🤖 AI Summary
This work addresses the challenge of supporting self-triggered traffic in autonomous real-time systems (ARTS), which exhibits high arrival-time variability and frequent absence despite reserved resources, rendering conventional network schedulers ineffective. To overcome these limitations, the paper introduces the first dedicated scheduling paradigm tailored for self-triggered traffic, integrating precise offline time-slot reservation based on Time-Sensitive Networking (TSN) with an adaptive online resource release mechanism. By leveraging inferable arrival information, the proposed approach enhances scheduling accuracy and dynamically reclaims idle time slots to improve resource utilization. Experimental results on both simulation and real-world platforms demonstrate that the method significantly outperforms existing solutions, achieving superior schedulability, scalability, and network efficiency while ensuring reliable transmission.
📝 Abstract
Autonomous real-time systems (ARTS), such as self-driving vehicles and robotic assembly lines, are increasingly deployed to improve efficiency, accuracy, and responsiveness with reduced human intervention.

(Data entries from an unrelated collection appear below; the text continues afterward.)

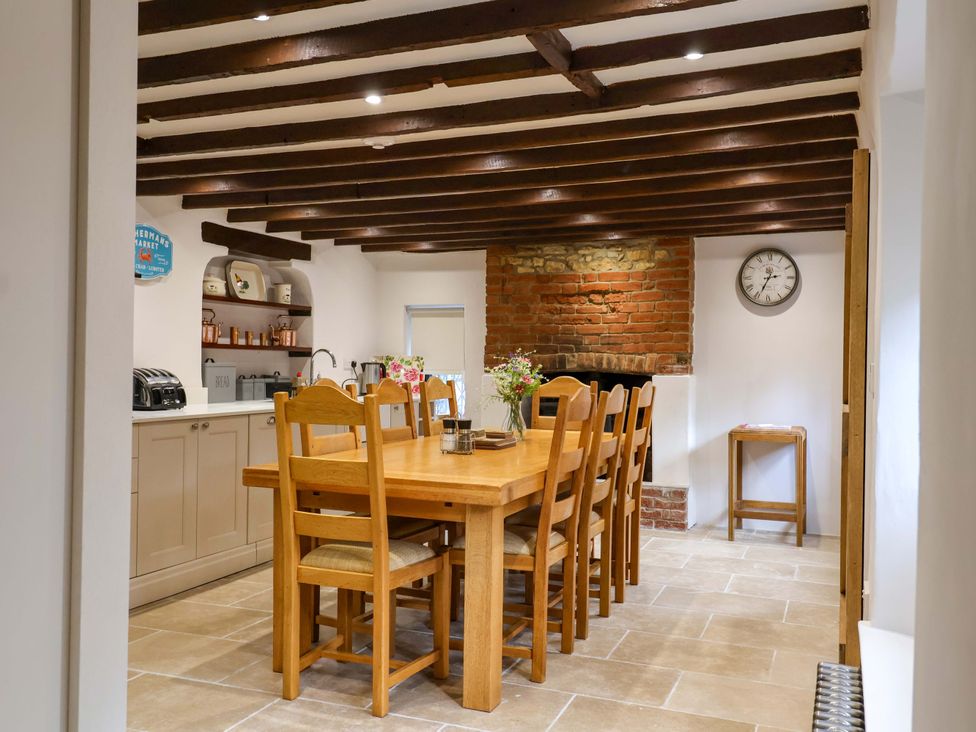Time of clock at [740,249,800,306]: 2:33
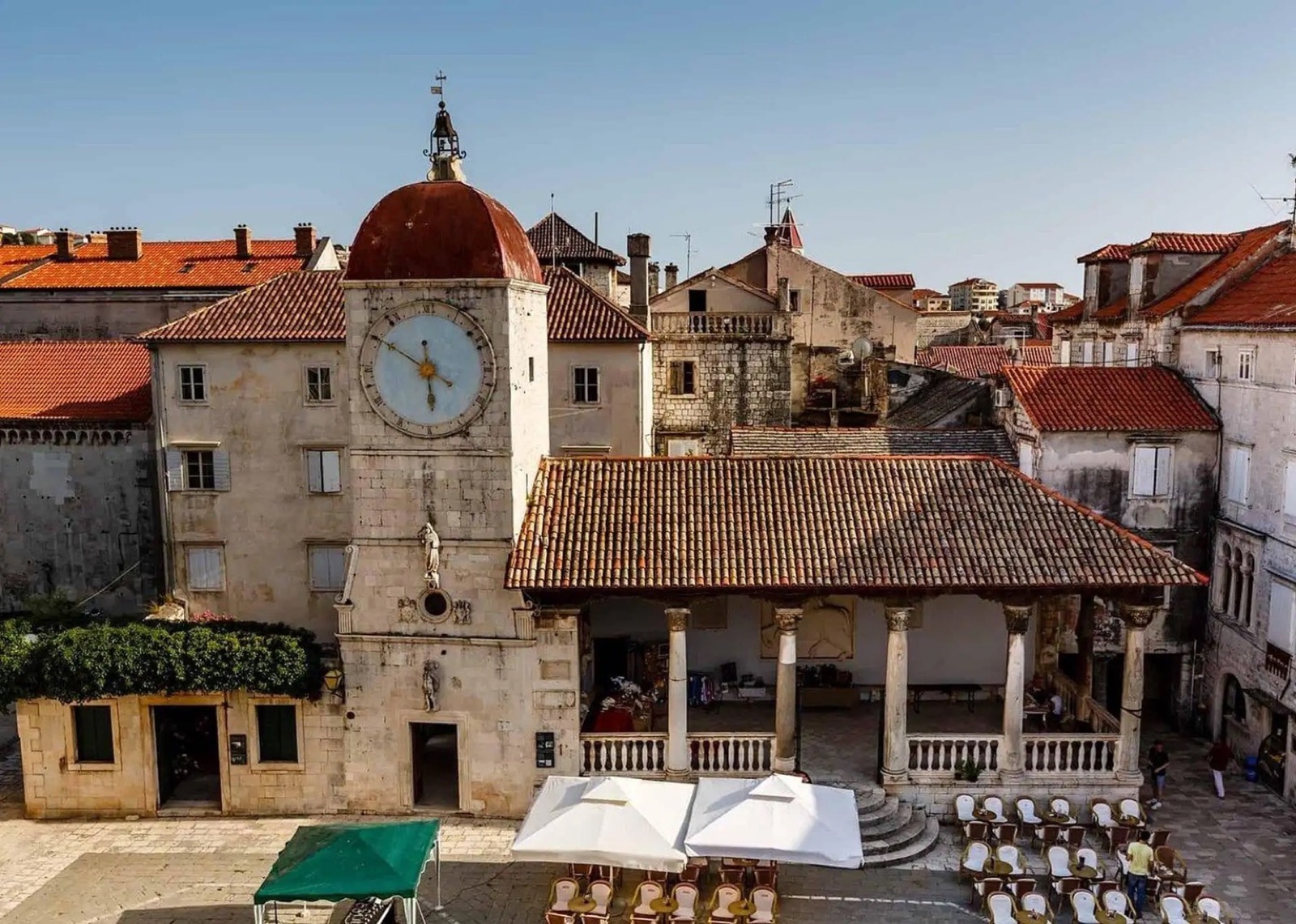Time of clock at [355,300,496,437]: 5:50
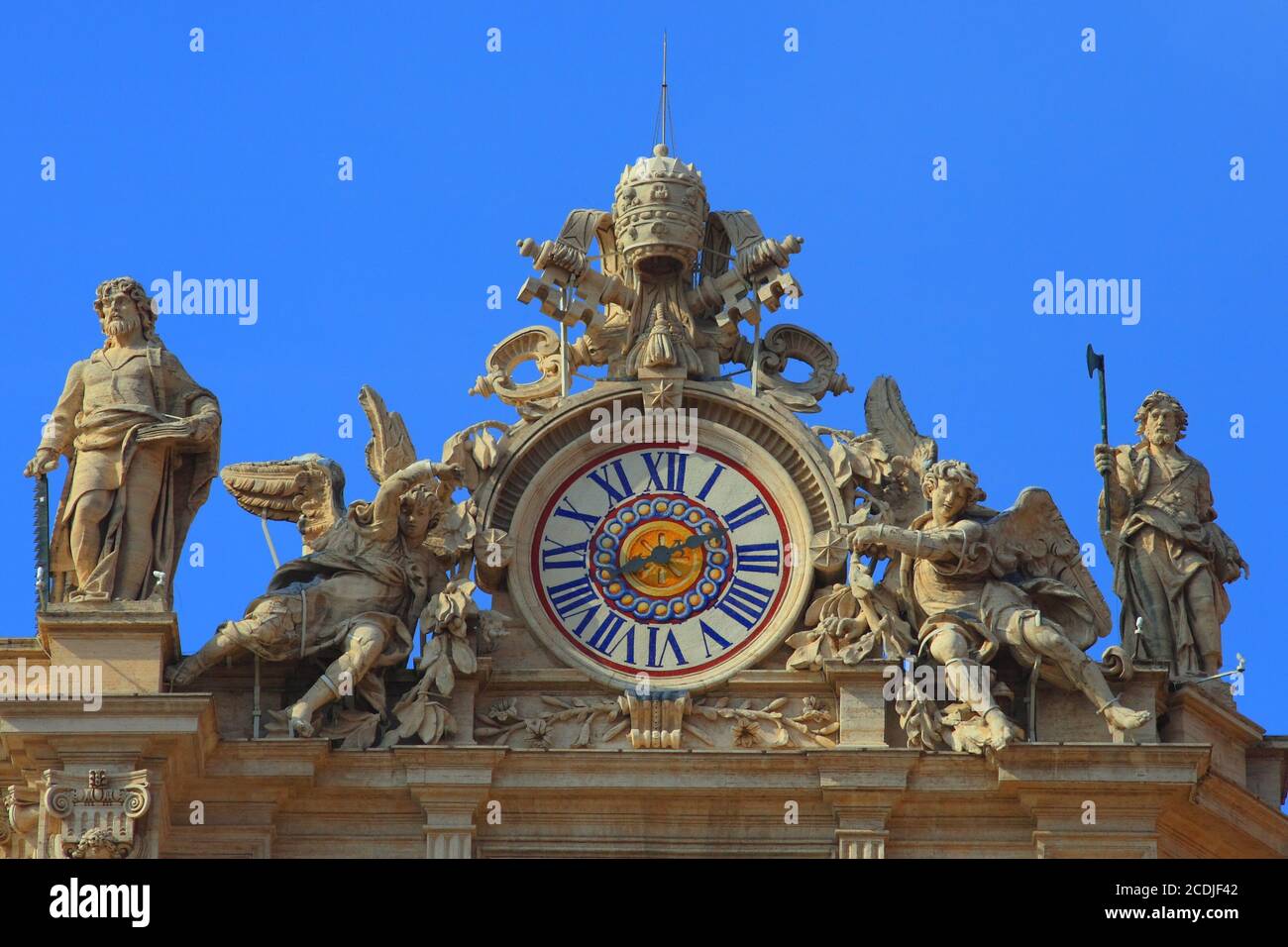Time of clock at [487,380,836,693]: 8:11
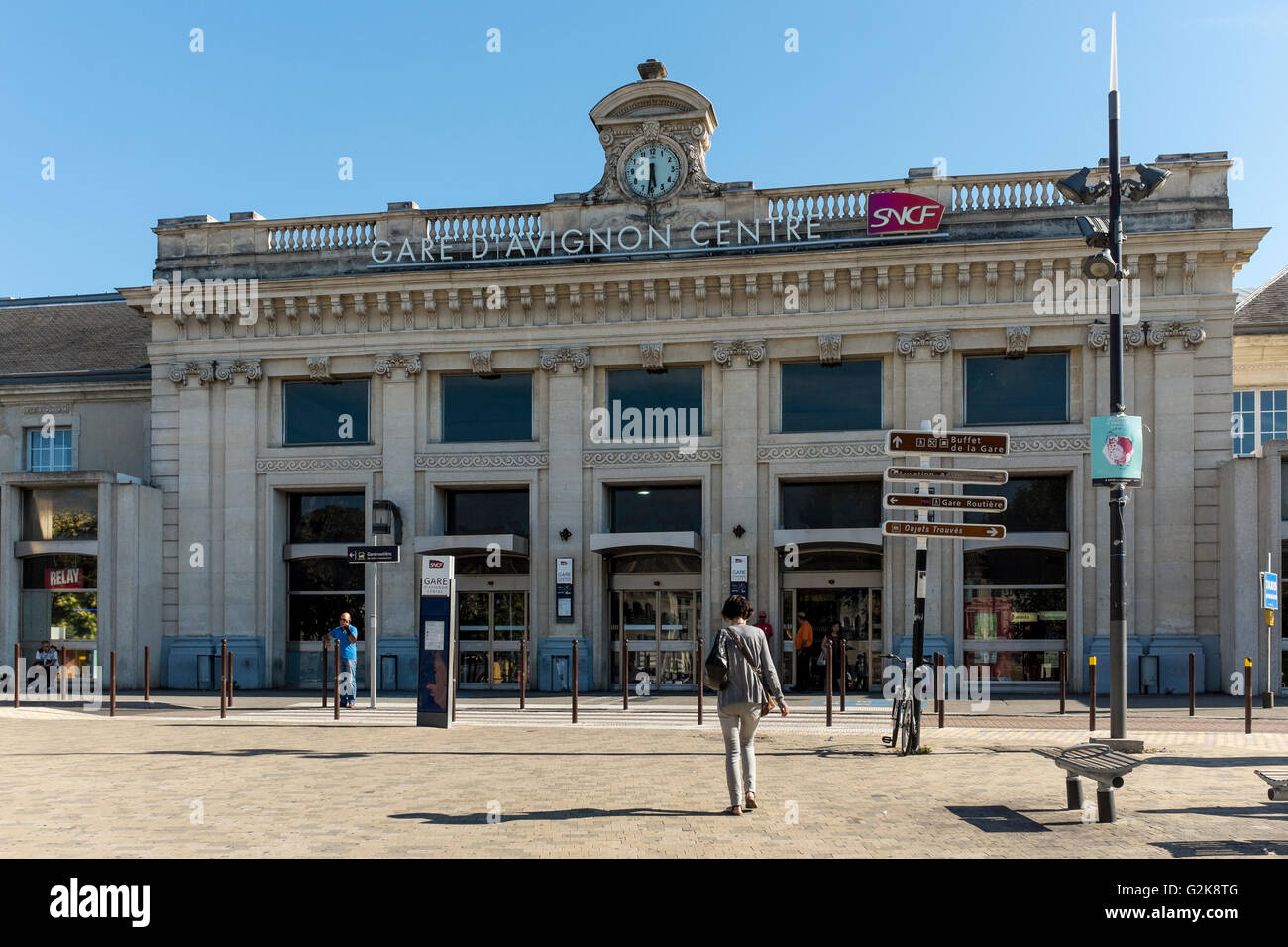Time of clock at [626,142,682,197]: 5:31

In ARTS networks, self-triggered (ST) traffic-initiated by internal decision-making rather than fixed schedules or external events-is becoming prevalent and plays a critical role in enabling timely autonomous actions. However, existing network schedulers do not adequately support ST traffic due to two inherent challenges: volatility, where bounded processing jitter leads to uncertain arrival times, and absence, where reserved network resources remain underutilized when ST traffic does not materialize. To address these challenges, we propose ARTSN, an ST-tailored scheduling paradigm built upon time-sensitive networking (TSN). ARTSN introduces two key techniques: (1) an exact offline scheduling method that leverages the inferable arrival information of ST traffic for precise time-slot reservation, and (2) an adaptive online slot-release mechanism that dynamically reclaims unused reservations when ST traffic is absent. Extensive experiments on both a TSN simulator and a real-world testbed show that ARTSN significantly improves schedulability, scalability, and efficiency over state-of-the-art methods while maintaining reliable transmission guarantees.